- Task requirements: In the code-patching thread below, which instructions in the ARM instruction set does the quoted ARMv7 passage list as covered by the guarantee on concurrent modification?

PING: RFR: 8164652: c1 port, code patching

Mon Oct 3 16:43:09 UTC 2016

On 03/10/16 17:20, Anton Kozlov wrote:
> Already replied
> 
> http://mail.openjdk.java.net/pipermail/aarch32-port-dev/2016-September/000490.html

That really is weird: it did not arrive in my inbox.  Apologies!

> ARM ARM for v7 states: 
> 
> The ARMv7 architecture limits the set of instructions that can be executed by one thread of execution as they are
> being modified by another thread of execution without requiring explicit synchronization.
> Except for the instructions identified in this section, the effect of the concurrent modification and execution of an
> instruction is UNPREDICTABLE .
> For the following instructions only, the architecture guarantees that, after modification of the instruction, behavior
> is consistent with execution of either:
> • The instruction originally fetched.
> • A fetch of the new instruction. That is, a fetch of the instruction that results from the modification.
> The instructions to which this guarantee applies are:
> In the ARM instruction set
> The B , BL , NOP , BKPT , SVC , HVC , and SMC instructions.
> For all other instructions, to avoid UNPREDICTABLE behavior, instruction modifications must be explicitly
> synchronized before they are executed. The required synchronization is as follows:
> 1 ...
> 2 ..once the modified instructions are observable, ...
> 
> We are patching branches only, that aren't require explicit
> synchronization. You cited step 2 from explicit synchronization
> sequence.

We're also patching the stubs to be branched to.

> > But we are not doing that on all PEs.  For strict correctness we
> > should execute an ISB on every PE after a stub has been written and
> > before it is executed.  In practice I don't think that it matters
> > because the instruction cache on the other PEs probably won't already
> > contain a stale copy of the stub.  But it is possible: with a long
> > instruction cache it may do if the line has already been fetched for
> > an adjacent stub.  Without an ISB the PE may not re-fetch its icache
> > line and may then execute the stale stub code.
> 
> I'm a bit confused with this. Could you clarify your thought about
> icache problem?

> ISB is pipeline flush.

(Raw records)
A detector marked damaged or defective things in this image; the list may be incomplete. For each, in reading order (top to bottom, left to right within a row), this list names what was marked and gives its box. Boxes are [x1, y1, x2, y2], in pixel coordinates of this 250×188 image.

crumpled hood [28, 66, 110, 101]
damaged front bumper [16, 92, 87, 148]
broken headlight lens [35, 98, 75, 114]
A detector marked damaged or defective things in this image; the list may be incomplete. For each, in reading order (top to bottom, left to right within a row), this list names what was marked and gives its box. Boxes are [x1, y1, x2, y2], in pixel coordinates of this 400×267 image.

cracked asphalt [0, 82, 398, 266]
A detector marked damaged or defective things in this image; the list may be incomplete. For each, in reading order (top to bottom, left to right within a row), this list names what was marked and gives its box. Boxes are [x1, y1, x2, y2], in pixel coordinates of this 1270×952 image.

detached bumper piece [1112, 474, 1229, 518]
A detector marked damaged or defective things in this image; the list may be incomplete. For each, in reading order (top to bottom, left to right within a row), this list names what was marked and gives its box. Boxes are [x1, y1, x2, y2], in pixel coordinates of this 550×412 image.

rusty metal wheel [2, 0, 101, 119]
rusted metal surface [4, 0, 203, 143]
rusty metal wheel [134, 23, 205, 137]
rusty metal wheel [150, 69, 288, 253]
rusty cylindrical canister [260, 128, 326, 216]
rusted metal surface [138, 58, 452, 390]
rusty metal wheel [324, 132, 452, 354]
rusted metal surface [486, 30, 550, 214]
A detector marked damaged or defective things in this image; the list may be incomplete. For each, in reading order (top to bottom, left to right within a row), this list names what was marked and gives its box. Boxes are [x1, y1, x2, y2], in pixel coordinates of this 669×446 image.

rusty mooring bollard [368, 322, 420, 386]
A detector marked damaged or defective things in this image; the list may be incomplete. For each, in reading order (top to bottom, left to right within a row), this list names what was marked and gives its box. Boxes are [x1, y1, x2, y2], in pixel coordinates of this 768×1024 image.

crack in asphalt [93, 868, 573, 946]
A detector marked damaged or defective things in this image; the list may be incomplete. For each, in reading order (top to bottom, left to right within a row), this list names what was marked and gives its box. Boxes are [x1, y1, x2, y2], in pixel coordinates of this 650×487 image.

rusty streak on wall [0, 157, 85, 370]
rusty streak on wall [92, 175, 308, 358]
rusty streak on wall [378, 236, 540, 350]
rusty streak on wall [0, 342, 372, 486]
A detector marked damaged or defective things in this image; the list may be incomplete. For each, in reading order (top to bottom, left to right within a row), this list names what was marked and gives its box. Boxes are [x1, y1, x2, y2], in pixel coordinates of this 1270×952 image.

- Reply: The B, BL, NOP, BKPT, SVC, HVC, and SMC instructions.